Minggu, 30 Juni 2024

Seni Menulis Pentigraf, Mengubah Fakta Menjadi Cerita “UNIK”




 Oleh: Hariyanto

Proyek menulis pentigraf di KPI ( Kampung Pentigraf Indonesia) menjadikan saya senang menulis cerpen 3 paragraf. Namun untuk mencatatkan diri sebagai yang terpilih dalam buku antologinya tidak mudah. Setidaknya pada tahun 2022 di proyek akhir tahun dengan tema pentigraf ruang saya belum berhasil lolos. Pada pengumuman 10 Januari 2023, karya saya tertanggal 27 September 2022 belum lolos. Itu artinya saya harus belajar lebih cermat lagi. Ada beberapa hal yang bisa menjadikan karya pentigraf tidak lolos kurasi. Tengsoe Tjahjono sang penemu pentigraf menyebutkan antara lain :

 

1. Pada umumnya karya pentigraf sudah bagus karena:

a. Sudah memenuhi format pentigraf.

DAFTAR DATA:

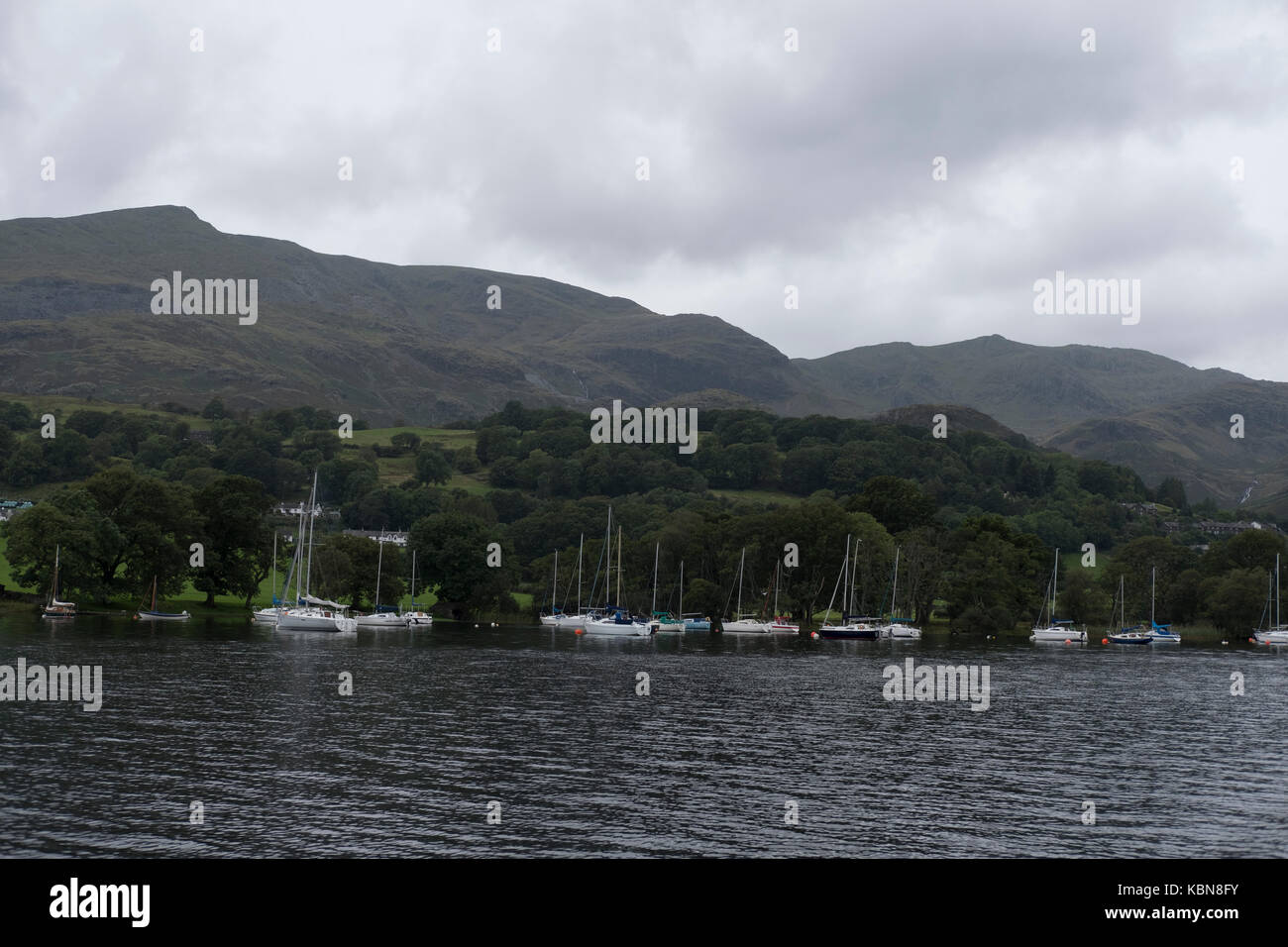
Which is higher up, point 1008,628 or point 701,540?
---
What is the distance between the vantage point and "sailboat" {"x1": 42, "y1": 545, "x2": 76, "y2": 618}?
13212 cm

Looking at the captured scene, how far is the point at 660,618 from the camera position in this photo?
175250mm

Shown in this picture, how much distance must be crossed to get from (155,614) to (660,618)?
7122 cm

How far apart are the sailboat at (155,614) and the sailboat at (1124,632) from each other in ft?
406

SOAL: Salin lagi bagian teks tentang menulis pentigraf dari "Oleh: Hariyanto" sampai "memenuhi format pentigraf.", tetapi tukar "kurasi" dengan "seleksi".

JAWABAN SOAL:
Oleh: Hariyanto

Proyek menulis pentigraf di KPI ( Kampung Pentigraf Indonesia) menjadikan saya senang menulis cerpen 3 paragraf. Namun untuk mencatatkan diri sebagai yang terpilih dalam buku antologinya tidak mudah. Setidaknya pada tahun 2022 di proyek akhir tahun dengan tema pentigraf ruang saya belum berhasil lolos. Pada pengumuman 10 Januari 2023, karya saya tertanggal 27 September 2022 belum lolos. Itu artinya saya harus belajar lebih cermat lagi. Ada beberapa hal yang bisa menjadikan karya pentigraf tidak lolos seleksi. Tengsoe Tjahjono sang penemu pentigraf menyebutkan antara lain :

 

1. Pada umumnya karya pentigraf sudah bagus karena:

a. Sudah memenuhi format pentigraf.